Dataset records
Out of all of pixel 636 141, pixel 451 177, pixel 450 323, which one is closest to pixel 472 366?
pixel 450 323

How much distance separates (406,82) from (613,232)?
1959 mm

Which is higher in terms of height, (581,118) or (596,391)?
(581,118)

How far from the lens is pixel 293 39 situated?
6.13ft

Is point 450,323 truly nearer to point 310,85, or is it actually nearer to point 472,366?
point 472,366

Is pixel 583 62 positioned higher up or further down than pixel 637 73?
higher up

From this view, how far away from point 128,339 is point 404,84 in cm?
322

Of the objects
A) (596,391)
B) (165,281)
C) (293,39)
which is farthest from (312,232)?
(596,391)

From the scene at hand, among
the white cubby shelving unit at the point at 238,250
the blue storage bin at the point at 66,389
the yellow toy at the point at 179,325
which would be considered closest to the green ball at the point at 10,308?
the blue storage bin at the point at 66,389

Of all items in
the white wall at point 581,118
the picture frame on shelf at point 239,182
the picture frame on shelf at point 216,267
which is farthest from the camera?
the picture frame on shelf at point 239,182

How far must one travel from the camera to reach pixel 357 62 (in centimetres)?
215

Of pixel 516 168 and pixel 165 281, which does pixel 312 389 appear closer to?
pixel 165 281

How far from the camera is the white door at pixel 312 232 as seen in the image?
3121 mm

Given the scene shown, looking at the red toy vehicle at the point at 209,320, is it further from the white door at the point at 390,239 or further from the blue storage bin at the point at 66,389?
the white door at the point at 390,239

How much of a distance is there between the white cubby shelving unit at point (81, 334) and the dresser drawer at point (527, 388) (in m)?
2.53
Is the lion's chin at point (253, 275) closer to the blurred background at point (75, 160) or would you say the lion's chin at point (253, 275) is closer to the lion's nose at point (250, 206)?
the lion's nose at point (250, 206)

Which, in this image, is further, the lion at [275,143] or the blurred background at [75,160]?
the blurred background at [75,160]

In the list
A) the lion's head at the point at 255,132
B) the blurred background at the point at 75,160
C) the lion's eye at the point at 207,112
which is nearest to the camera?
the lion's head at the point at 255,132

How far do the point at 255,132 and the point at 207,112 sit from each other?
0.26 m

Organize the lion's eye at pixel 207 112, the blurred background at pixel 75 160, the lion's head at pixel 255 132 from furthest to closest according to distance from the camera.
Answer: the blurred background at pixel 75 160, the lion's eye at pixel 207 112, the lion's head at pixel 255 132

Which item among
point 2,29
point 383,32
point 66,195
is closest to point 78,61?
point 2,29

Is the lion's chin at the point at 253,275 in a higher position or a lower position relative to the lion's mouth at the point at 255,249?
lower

*Aim of the task*. Extract the data exactly as given.

*Worked answer*.
Out of all of pixel 636 141, pixel 451 177, pixel 450 323, which one is closest to pixel 472 366?
pixel 450 323

How much distance separates (406,82) from (613,232)?
1959 mm

Which is higher in terms of height, (581,118) or (596,391)?
(581,118)

How far from the lens is pixel 293 39 situated?
6.13ft

Is point 450,323 truly nearer to point 310,85, or is it actually nearer to point 472,366?
point 472,366

Is pixel 583 62 positioned higher up or further down than pixel 637 73?
higher up

From this view, how far away from point 128,339 is point 404,84 in cm?
322

Of the objects
A) (596,391)
B) (165,281)
C) (293,39)
which is farthest from (312,232)?
(596,391)

From the scene at hand, among
the white cubby shelving unit at the point at 238,250
the blue storage bin at the point at 66,389
the yellow toy at the point at 179,325
which would be considered closest to the green ball at the point at 10,308?
the blue storage bin at the point at 66,389

Of all items in
the white wall at point 581,118
the picture frame on shelf at point 239,182
the picture frame on shelf at point 216,267
which is farthest from the camera?
the picture frame on shelf at point 239,182

How far must one travel from the camera to reach pixel 357 62 (in centimetres)?
215

Of pixel 516 168 and pixel 165 281, which does pixel 312 389 appear closer to?
pixel 165 281

How far from the camera is the white door at pixel 312 232 as seen in the image?
3121 mm

Given the scene shown, looking at the red toy vehicle at the point at 209,320, is it further from the white door at the point at 390,239 or further from the blue storage bin at the point at 66,389?
the white door at the point at 390,239

How much of a distance is there between the white cubby shelving unit at point (81, 334) and the dresser drawer at point (527, 388) (in m)?
2.53
Is the lion's chin at point (253, 275) closer to the blurred background at point (75, 160) or would you say the lion's chin at point (253, 275) is closer to the lion's nose at point (250, 206)?
the lion's nose at point (250, 206)

Which, in this image, is further, the lion at [275,143] or the blurred background at [75,160]?
the blurred background at [75,160]

In the list
A) the lion's head at the point at 255,132
B) the blurred background at the point at 75,160
C) the lion's eye at the point at 207,112
which is nearest to the camera?
the lion's head at the point at 255,132

How far do the point at 255,132 and the point at 207,112 sit from each other?
0.26 m

Organize the lion's eye at pixel 207 112, the blurred background at pixel 75 160, the lion's head at pixel 255 132 from furthest to closest according to distance from the camera.
Answer: the blurred background at pixel 75 160, the lion's eye at pixel 207 112, the lion's head at pixel 255 132

Which item among
point 2,29
point 383,32
point 66,195
is closest to point 78,61?
point 2,29

Is the lion's chin at the point at 253,275 in a higher position or a lower position relative to the lion's mouth at the point at 255,249?
lower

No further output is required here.